死んだ訳ではないようだが……ふむ、何やら小細工をしているようだな。
「うぃーっす」
やがて、むくりと起き上がったシダーは、何事もなかったかの様に、首をこきこきと鳴らしている。
――狸め。
「リノン、この地下の何処かに戯神がいます。今は話している時間も惜しいですから……」
「分かってる。とっとと片付けよう」
今度はリノンがアイザリアに、私がシダーに相対し、リノンが勝ち気なことを言えば、アイザリアの表情が一気に歪んだ。
「とっとと片付けるだと? 嘗めるな!! 私は、起源者だぞ!? ションベン臭いガキが生意気なんだよ!!」
アイザリアがリノンに激昂し、低い体勢から一気に駆け、その間合いを詰める。
「なんだか、不安定な人だね」
リノンは冷静に太刀を霞に構え、後の先を狙う意図のようだ。
「そういう訳だから、こちらも始めようか」
「……」
シダーは気怠げに、錬成した木の棒を手に下げている。
「
シダーは、カツンと棒を床に叩きつけると、私とリノンを隔てる様に、樹の壁がこの空間のあちらこちらから、一気に天井までせり上がる。
「……寝たふりをして、仕込んでいたのはこれか?」
「やっぱ、気付いてたんすか。あの子、少しはできるようだけど、流石にアイザリア姐さんにサシでは勝てないでしょ。
あの子も、ロプト博士の捕獲対象に入っているから、姐さんも殺しはしないと思うッスけどね」
なるほど、私とリノンを分断し、私より弱いリノンをアイザリアと戦わせる。
その後、また二人がかりで私を斃すといったところか。
「クク……」
「な……? なんすか」
私は思わず、笑ってしまった。
「お前……まさかとは思うが、リノンを弱いと思っているのか?」
シダーは私の意が汲めないのか、首を傾げている。
「そりゃ、起源者とその他の存在じゃ、比べるべくもない無いでしょ……アリアンロード先輩こそ、何言ってんすか」
「まぁ、リノンは『起源者』とは言えないだろうが……一対一なら、私よりも強いぞ」
私の言葉を聞いたシダーの顔は、何言ってんだこいつ? と書いてあるような表情だ。
「お前の目的は、アイザリアが戻るまでの遅延戦闘のつもりだったんだろうが……仮に、それに私が乗ってやったとしても、先にお前のあの木の壁を切り裂いて来るのは、確実にリノンだ」
――アイザリアの身体能力は、確かに、紅の黎明の部隊長クラスに匹敵すると言ってもいいレベルだ。
『毒の起源』の力も、相当に危険な力だろう。
だが、この広い四方を強固な壁に囲まれた地下空間で、起源者といえるレベルの大規模な力の行使をしたのは、私とシダーだけだ。

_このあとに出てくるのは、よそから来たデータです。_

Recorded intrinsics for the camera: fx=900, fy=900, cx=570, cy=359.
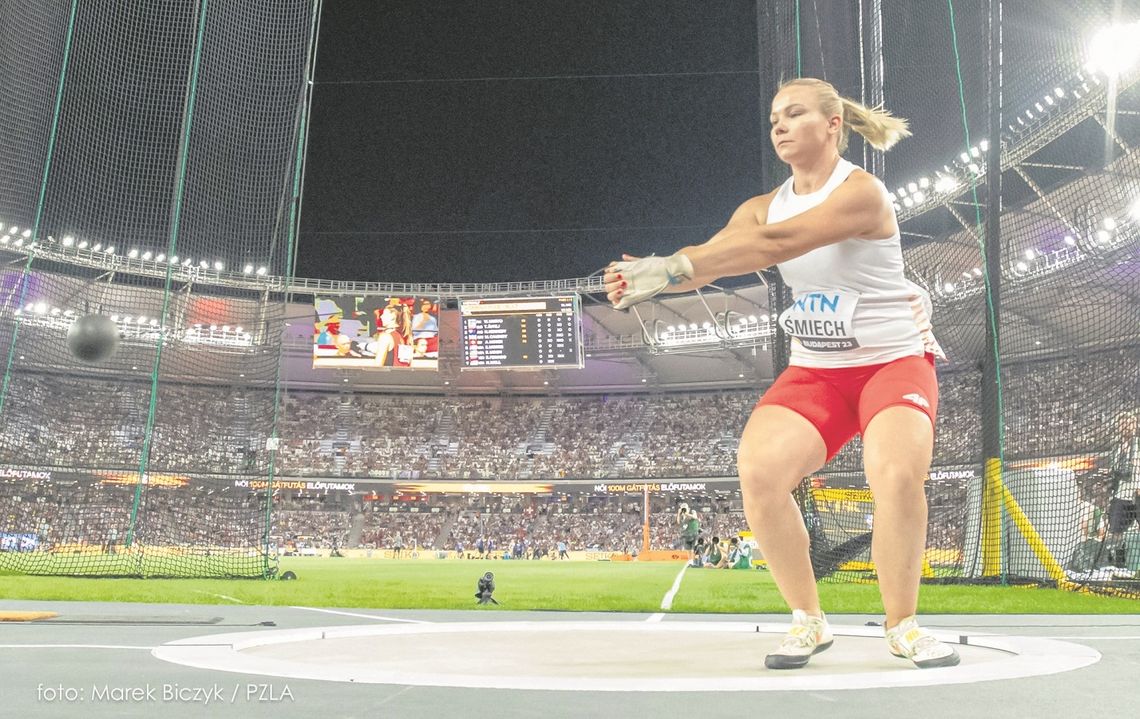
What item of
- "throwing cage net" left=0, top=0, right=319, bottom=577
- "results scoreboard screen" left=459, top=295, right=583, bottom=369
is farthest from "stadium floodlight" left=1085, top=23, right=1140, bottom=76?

単純に、シダーを毒に巻き込みたくないと言うのもあるのだろうが、あの使い方ではただの異能者とそう差のあるものでは無い。
毒という特性も、こういった状況では使いにくいのもあるかもしれないが、もしかすると、起源者になってそう日が経っていないのかもしれない。
そうであれば、単純に練度不足というのもあるだろう。
起源の力よりも、むしろ先程の二人のコンビネーションは、相当なものだった。
私がリノンを信頼している様に、シダーもまた、アイザリアを信頼しているのかも知れないな。
「それに……地上から、地下にいる私を補足し大穴をあけて、自らが下りてくるなんて発想の奴が、普通な訳無いだろう」
私は腰を落とし、右手に槍を持ち、穂先を少し下げて構える。